## [TEXTO APRESENTADO]
A escolinha do professor Brilhante Ustra
Deputado bolsonarista repetiu na Câmara, quase ipsis litteris, homenagem feita há quase 10 anos por Bolsonaro ao torturador de homens, mulheres e crianças na ditadura: "o terror de Dilma Rousseff"
Aconteceu de novo.
Quase uma década após Jair Bolsonaro homenagear o coronel Carlos Alberto Brilhante Ustra no plenário da Câmara dos Deputados, dedicando ao notório torturador de homens, mulheres e crianças na ditadura seu voto a favor da destituição de Dilma Rousseff do Palácio do Planalto, o deputado bolsonarista Delegado Caveira (PL-PA) repetiu o louvor a Ustra, a apologia ao crime de tortura dentro do plenário Ulysses Guimarães.
“Perderam em 64, perderam agora em 2016. Pela família e pela inocência das crianças em sala de aula, que o PT nunca teve. Contra o comunismo, pela nossa liberdade, contra o Foro de São Paulo, pela memória do coronel Carlos Alberto Brilhante Ustra, o pavor de Dilma Rousseff”, disse Jair Bolsonaro no microfone do plenário da Câmara no dia 17 de abril de 2016, na votação da abertura do processo de impeachment contra Dilma.

## [DADOS A SEGUIR]
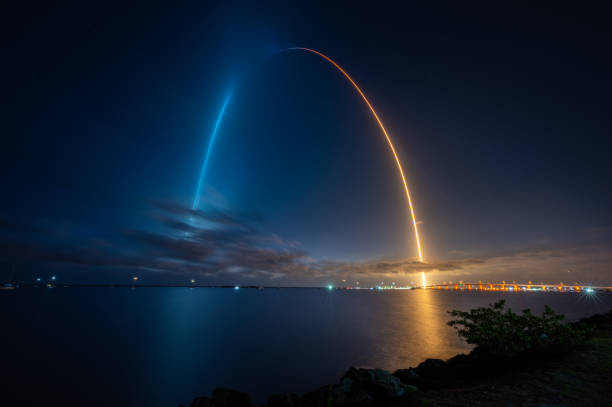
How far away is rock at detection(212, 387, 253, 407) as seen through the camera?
16.1 meters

## [EXERCÍCIOS PROPOSTOS]
A. Responda com base no texto apresentado:
(i) Qual é o partido e o estado do deputado Delegado Caveira?
(ii) Em que data Jair Bolsonaro fez seu discurso na votação da abertura do processo de impeachment contra Dilma?
(iii) Em que plenário o deputado bolsonarista repetiu o louvor a Ustra?
B. Por favor, traduza para o inglês esta frase do texto apresentado: "Perderam em 64, perderam agora em 2016."

## [RESPOSTAS DADAS]
A.
(i) PL-PA.
(ii) 17 de abril de 2016.
(iii) No plenário Ulysses Guimarães.

B. They lost in '64, and now they have lost in 2016.